Lucas lachte leise. »Ich bin ein Mensch wie du. Kein Dämon mehr«, sagte er, und seine Wangen röteten sich bei diesen Worten.
»Du bist …« Sie konnte es nicht glauben. War das wirklich wahr?
»Ein Mensch.« Er nickte bestätigend.
»Aber … wie?«
»Ich hatte die Wahl. Werde ein Mensch oder sei weitere tausend Jahre in einer ungemütlichen Kiste eingesperrt. Ich fand Ersteres die deutlich bessere Alternative.«
»Wieso …?« Sie fand einfach nicht die richtigen Worte. Diese Nachricht warf sie aus der Bahn. Wer hatte ihn vor dieWahl gestellt und warum? Steckte er in Schwierigkeiten? Sie sah ihn forschend an. Nein, er wirkte ganz gelöst und sogar glücklich, dabei hatte er doch all seine Kräfte verloren, und sie hatte sich gerade mit dem Gedanken angefreundet, dass er ein Dämon war. Und jetzt war er das plötzlich nicht mehr?

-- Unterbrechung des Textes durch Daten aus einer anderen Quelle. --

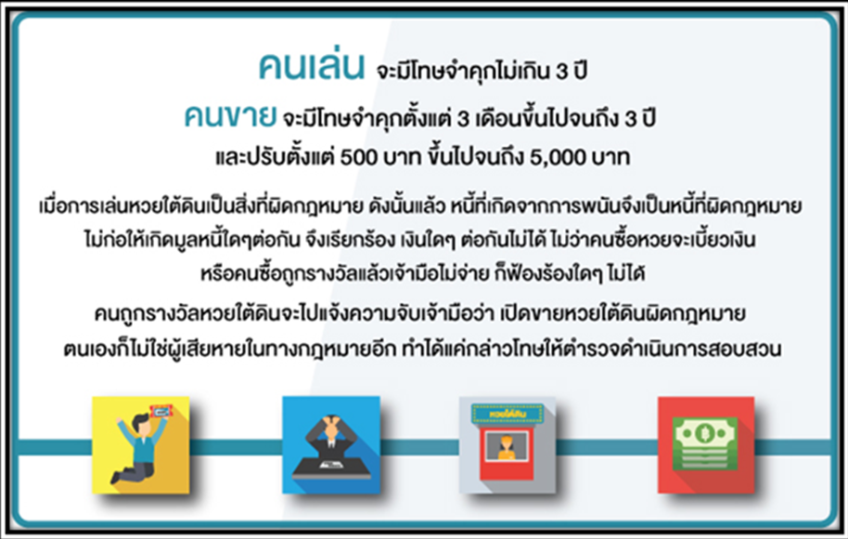 คนเล่น จะมีโทษจำคุกไม่เกิน 3 ปี
คนขาย จะมีโทษจำคุกตั้งแต่ 3 เดือนขึ้นไปจนถึง 3 ปี
และปรับตั้งแต่ 500 บาท ขึ้นไปจนถึง 5,000 บาท

เมื่อการเล่นหวยใต้ดินเป็นสิ่งที่ผิดกฎหมาย ดังนั้นแล้ว หนี้ที่เกิดจากการพนันจึงเป็นหนี้ที่ผิดกฎหมาย ไม่ก่อให้เกิดมูลหนี้ใดๆต่อกัน จึงเรียกร้อง เงินใดๆ ต่อกันไม่ได้ ไม่ว่าคนซื้อหวยจะเบี้ยวเงิน หรือคนซื้อถูกรางวัลแล้วเจ้ามือไม่จ่าย ก็ฟ้องร้องใดๆ ไม่ได้

คนถูกรางวัลหวยใต้ดินจะไปแจ้งความจับเจ้ามือว่า เปิดขายหวยใต้ดินผิดกฎหมาย ตนเองก็ไม่ใช่ผู้เสียหายในทางกฎหมายอีก ทำได้แค่กล่าวโทษให้ตำรวจดำเนินการสอบสวน

หวยใต้ดิน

»Weil ich bei dir sein möchte.«
Er setzte den Kater neben sich auf die Couch, erhob sich und kam auf sie zu. »Das war der einzige Weg, bei dir zu bleiben, ohne dir zu schaden.«
Sie senkte den Blick. Hoffentlich würde er diese Entscheidung nicht eines Tages bereuen. Er war nun sterblich und verwundbar. Es musste sich seltsam für ihn anfühlen, aber darüber schien er sich zumindest im Moment keine Gedanken zu machen.
»Warum bist du enttäuscht?« Sein Lächeln erstarb, und er blickte sie nachdenklich an.
»Ich bin nicht enttäuscht«, besänftigte sie ihn.